— TASK DATA —
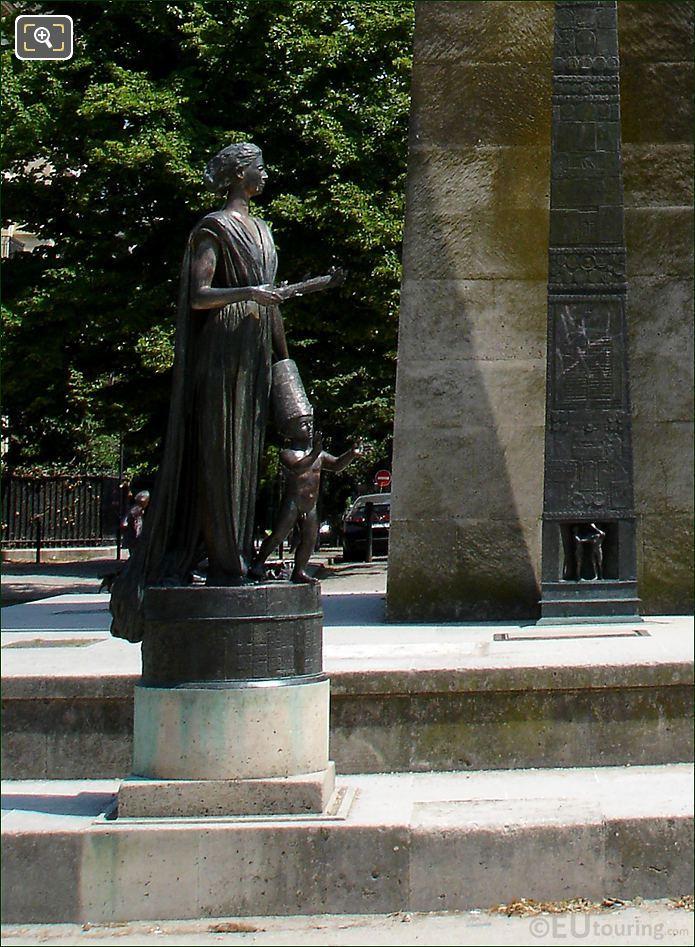 Statues In Front Monument des Droits de L'Homme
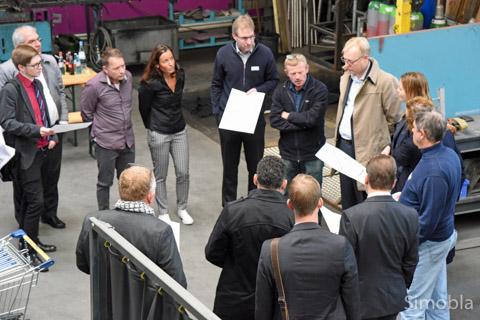 In der Halle der Firma Metallbau-Löllmann schilderten Annette und Marcus Löllmann sowie Bernd und Markus Krämer den Besuchern die Verkehrsprobleme. Foto: Michael Sittig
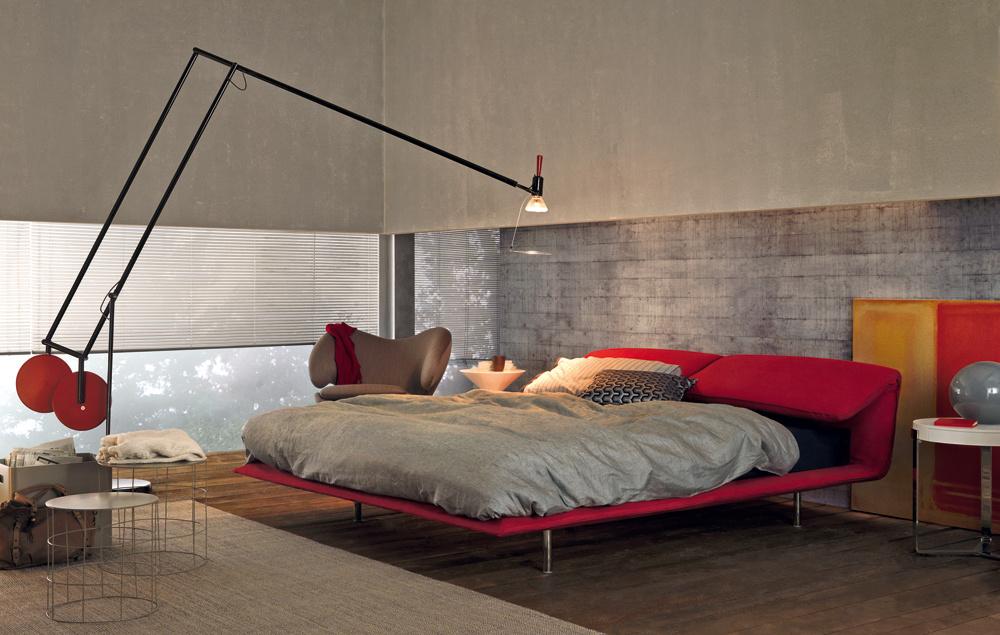 Porozmýšľajte nad nepriamym osvetlením, najmä v priestoroch, kde by priame svetlo vytváralo nekomfortnú svetelnú atmosféru, napríklad v spálni. Je dosť nepríjemné, keď vám večer pred spaním svieti svetlo zo stropu priamo do očí. Moderné je osvetlenie v záhlaví postele a pridať môžete aj jednu extravagantnú lampu, ktorá vnesie do priestoru osobitú atmosféru.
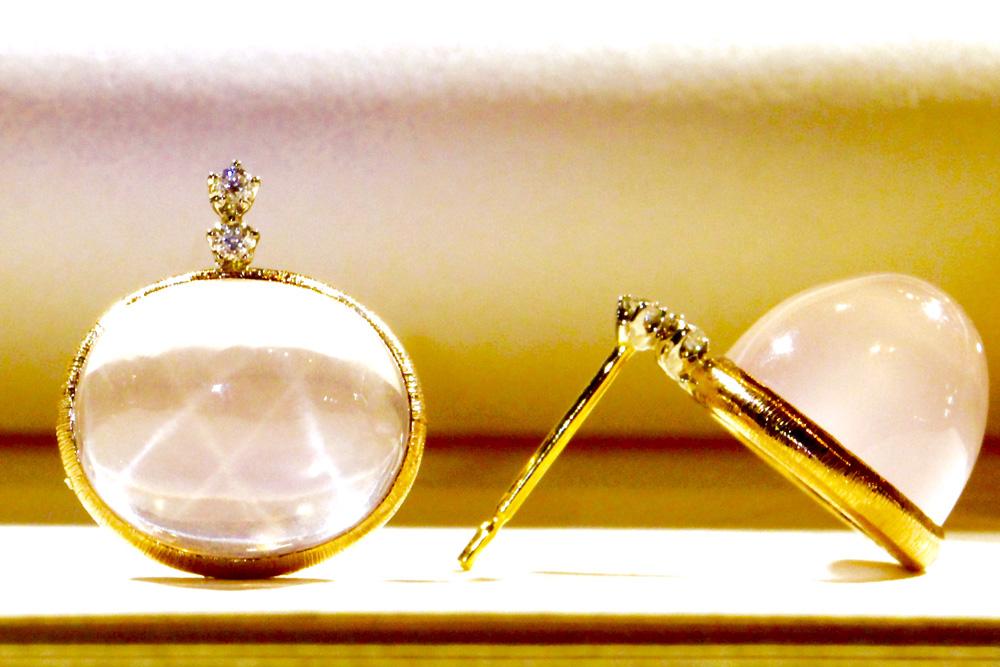 【アフロディーテコレクション】ダイヤモンド&ローズクォーツを用いて、イタリアの伝統技法が美しいピアス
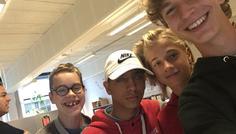 Nikolaj B og gruppe - Vi har taget det her billede fordi vi synes dem i centerafdelingen er super cool. Fordi de går igennem et liv som handicappede, med en masse udfordringer.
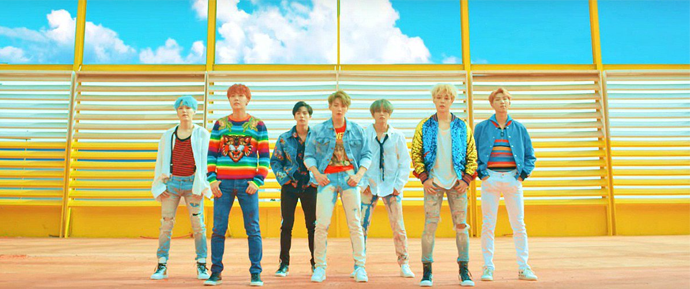 BTS é o primeiro grupo de K-Pop a atingir 550 milhões de views no YouTube!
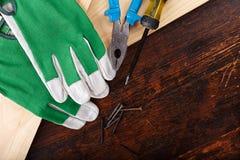 Werkende handschoenen en hulpmiddelen van de meester stock foto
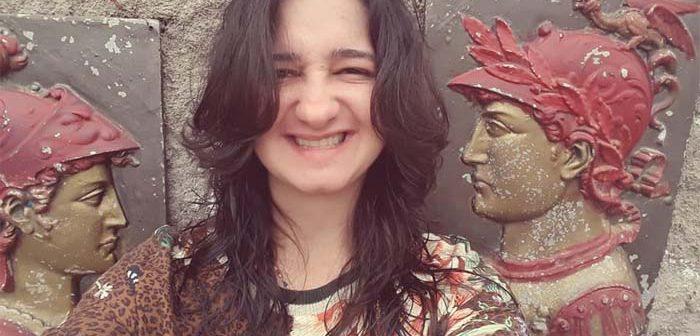 Amigos promovem ação solidária para ajudar Miriane Cruz, que sofre com rara doença cerebral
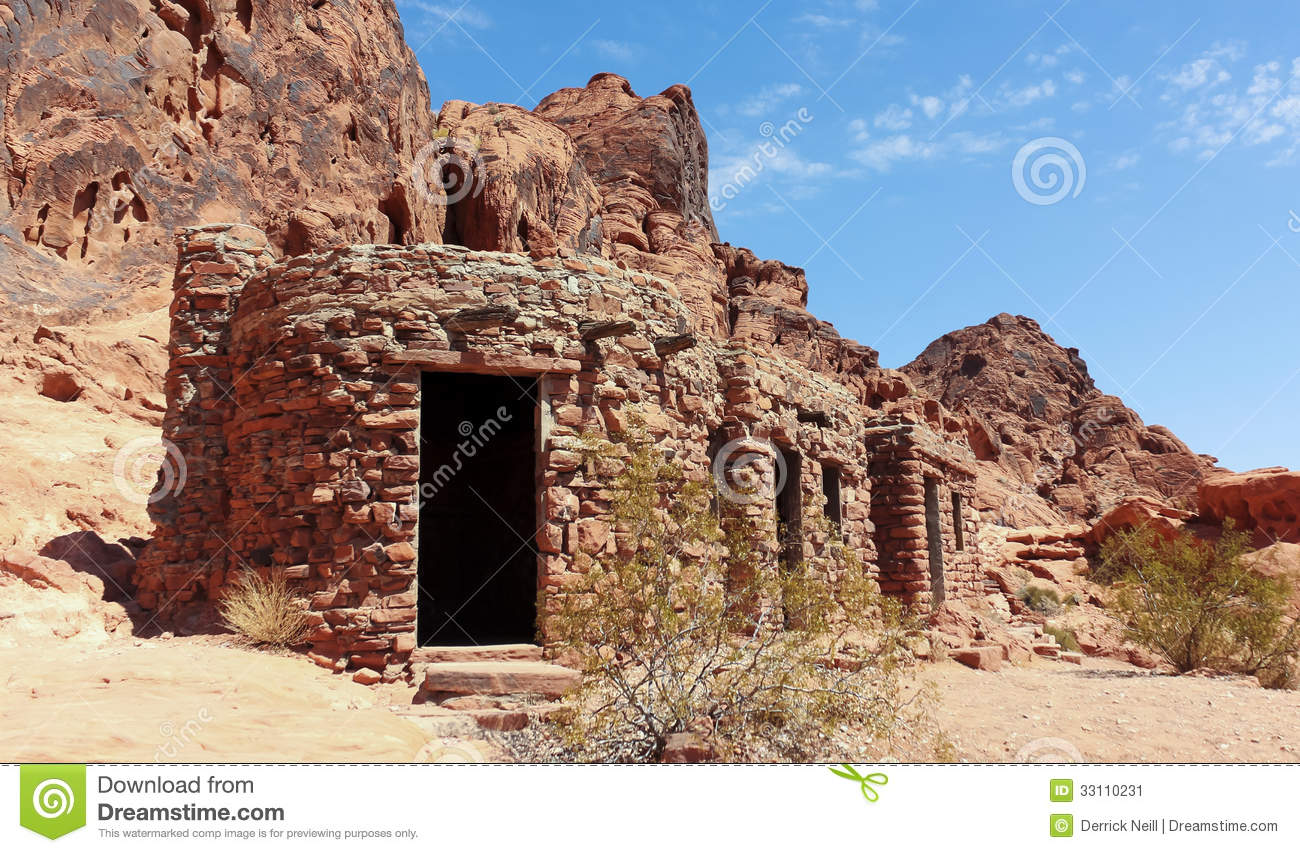 A Cabin At The Valley Of Fire State Park Stock Image.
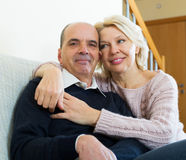 Retraités de couples ensemble sur le sofa à la maison Photo stock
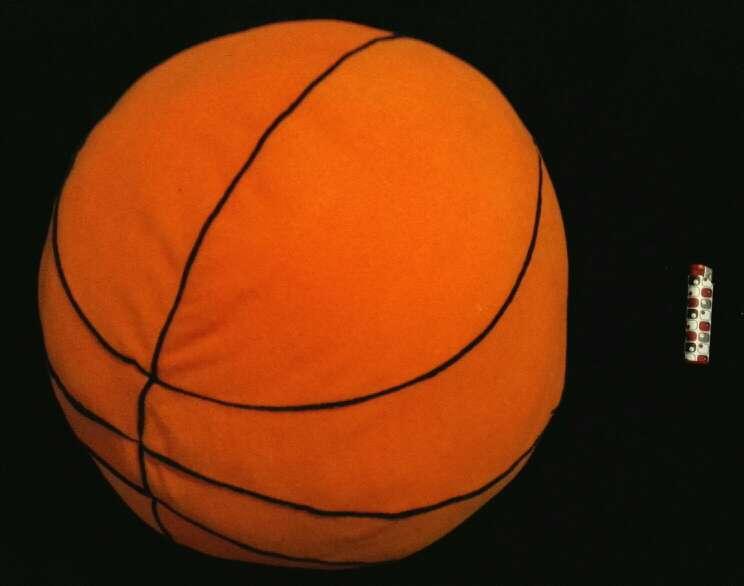 Imagen producto Cojín grande tipo balón de basket 3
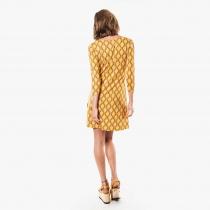 Robe cintrée Moshiki, manches 3/4, jaune vintage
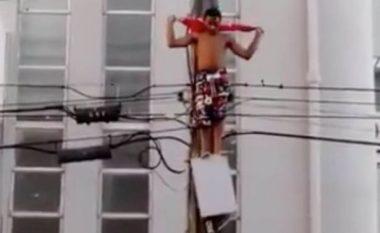Ngjitet në shtyllën elektrike, por tensioni i lartë e shkrumbon (Foto/Video, +18)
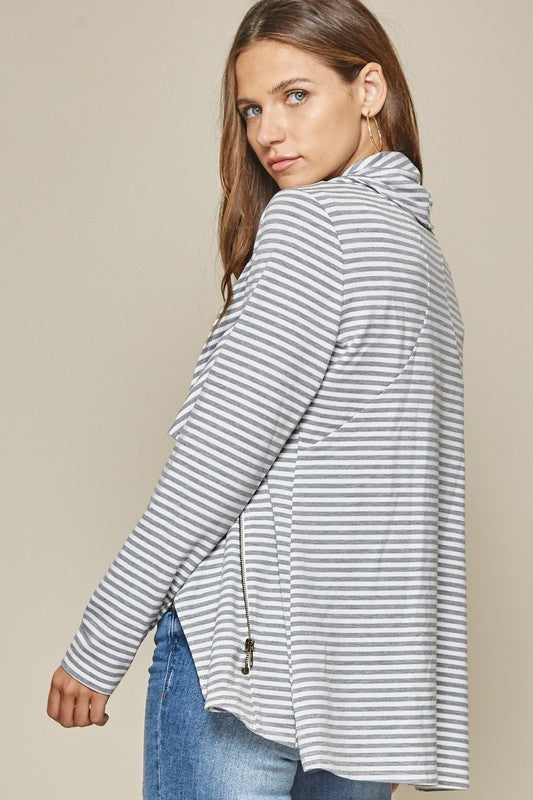 This cute jacket is crafted from all over stripe pattern where the piece zips asymmetrically, keeping you comfy and relaxed!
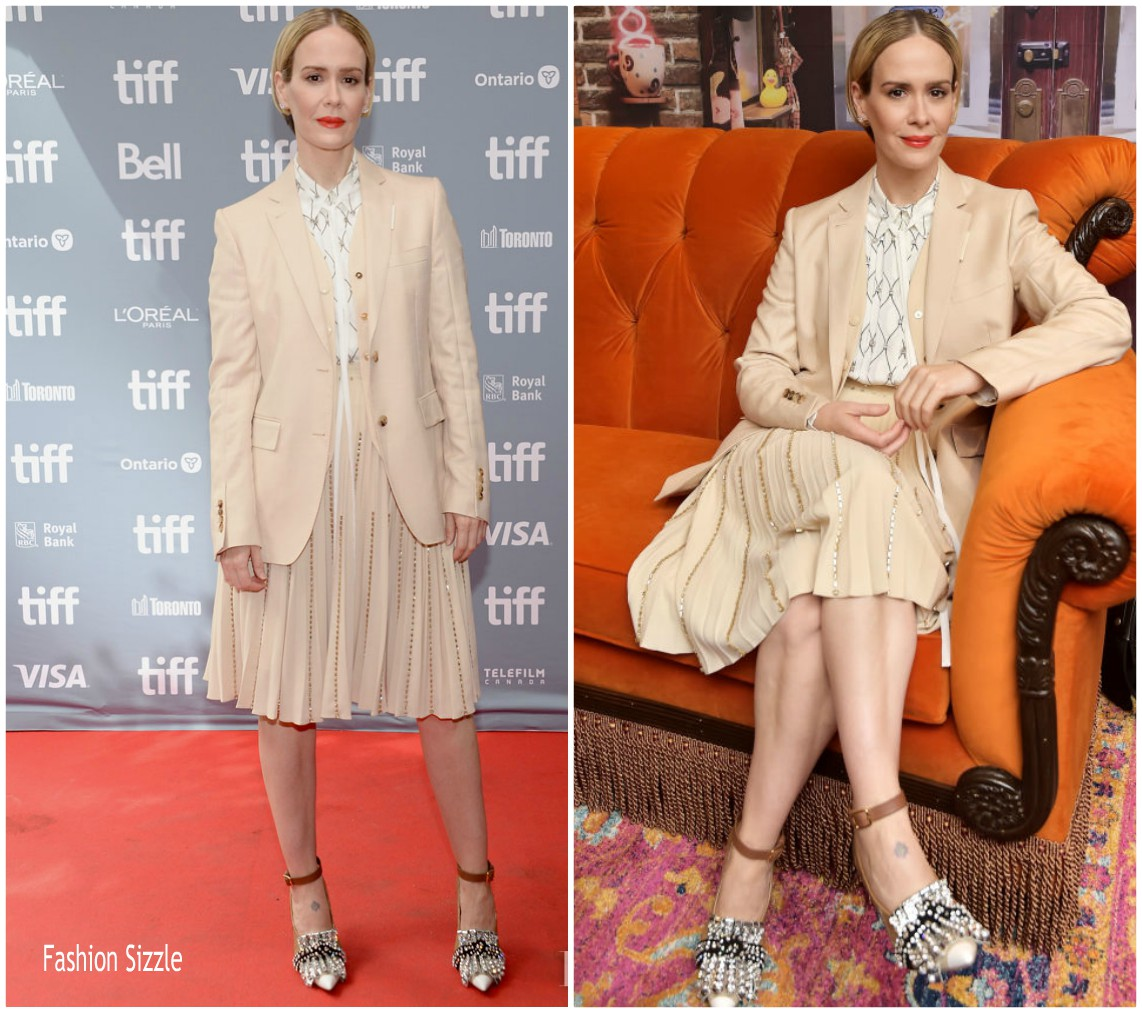 sarah-paulson-in-burberry-abominable-toronto-film-festival-press-conference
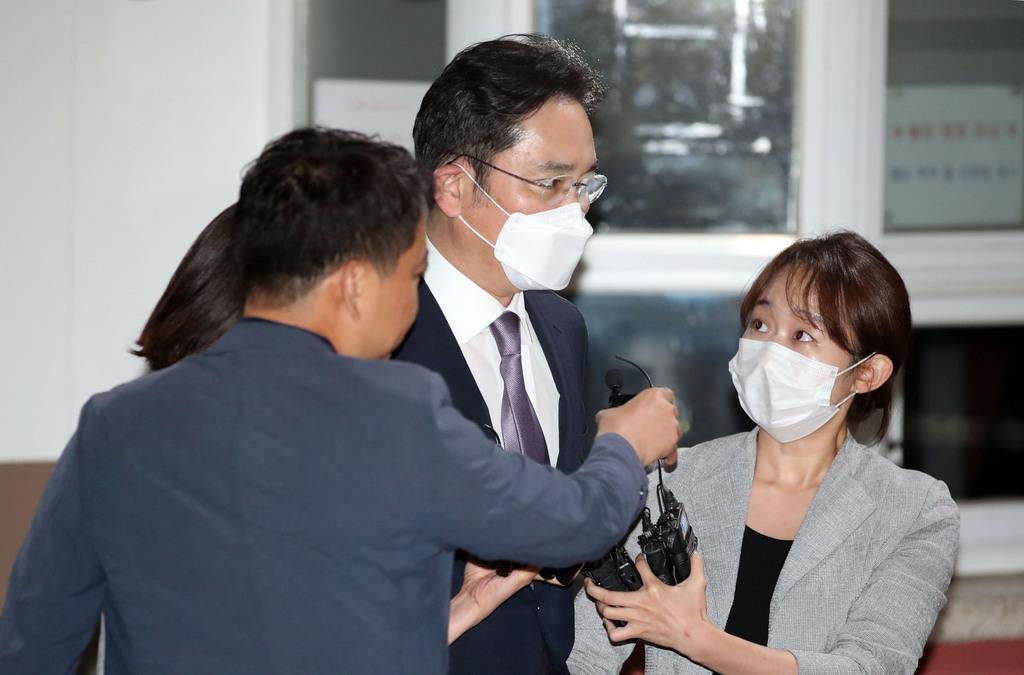 9日、検察の逮捕状請求が棄却され、待機していた韓国・京畿道のソウル拘置所を出た李在鎔サムスン電子副会長(中央)(聯合=共同)
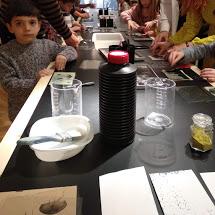 niño en mesa con material variado de revelados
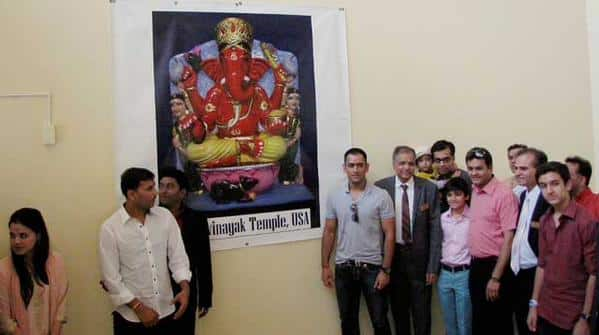 MS Dhoni visits the Sri Siddhivinayak Temple in New Jersey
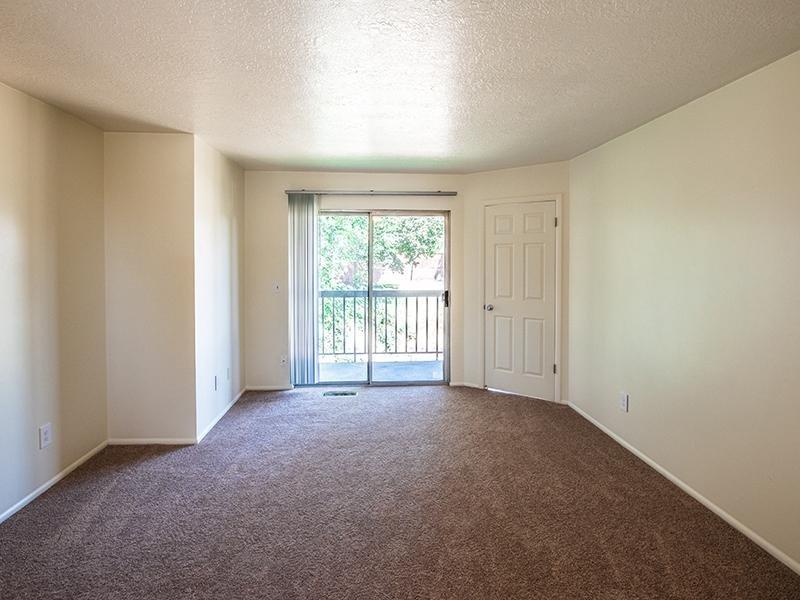 Front Room | Mountain Ridge Manor Apartments in Ogden, UT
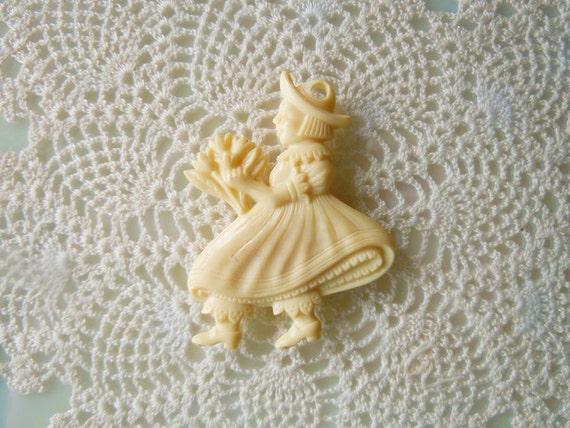 Valentines Day Vintage 1950s Mid Century Charm Dutch Girl Plastic Ivory Cream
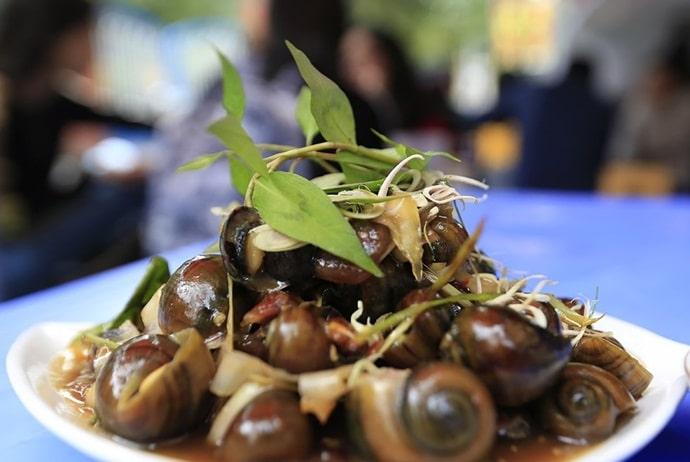 vietnamese street style snails - oc ha trang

— WORK ORDER —
The expected output is the lines from the line that contains "Porozmýšľajte nad nepriamym" through the last line of the material, reproduced exactly, with both ends present and pictures absent.

— COMPLETED EXERCISE —
 Porozmýšľajte nad nepriamym osvetlením, najmä v priestoroch, kde by priame svetlo vytváralo nekomfortnú svetelnú atmosféru, napríklad v spálni. Je dosť nepríjemné, keď vám večer pred spaním svieti svetlo zo stropu priamo do očí. Moderné je osvetlenie v záhlaví postele a pridať môžete aj jednu extravagantnú lampu, ktorá vnesie do priestoru osobitú atmosféru.
 【アフロディーテコレクション】ダイヤモンド&ローズクォーツを用いて、イタリアの伝統技法が美しいピアス
 Nikolaj B og gruppe - Vi har taget det her billede fordi vi synes dem i centerafdelingen er super cool. Fordi de går igennem et liv som handicappede, med en masse udfordringer.
 BTS é o primeiro grupo de K-Pop a atingir 550 milhões de views no YouTube!
 Werkende handschoenen en hulpmiddelen van de meester stock foto
 Amigos promovem ação solidária para ajudar Miriane Cruz, que sofre com rara doença cerebral
 A Cabin At The Valley Of Fire State Park Stock Image.
 Retraités de couples ensemble sur le sofa à la maison Photo stock
 Imagen producto Cojín grande tipo balón de basket 3
 Robe cintrée Moshiki, manches 3/4, jaune vintage
Ngjitet në shtyllën elektrike, por tensioni i lartë e shkrumbon (Foto/Video, +18)
 This cute jacket is crafted from all over stripe pattern where the piece zips asymmetrically, keeping you comfy and relaxed!
 sarah-paulson-in-burberry-abominable-toronto-film-festival-press-conference
 9日、検察の逮捕状請求が棄却され、待機していた韓国・京畿道のソウル拘置所を出た李在鎔サムスン電子副会長(中央)(聯合=共同)
 niño en mesa con material variado de revelados
 MS Dhoni visits the Sri Siddhivinayak Temple in New Jersey
 Front Room | Mountain Ridge Manor Apartments in Ogden, UT
 Valentines Day Vintage 1950s Mid Century Charm Dutch Girl Plastic Ivory Cream
 vietnamese street style snails - oc ha trang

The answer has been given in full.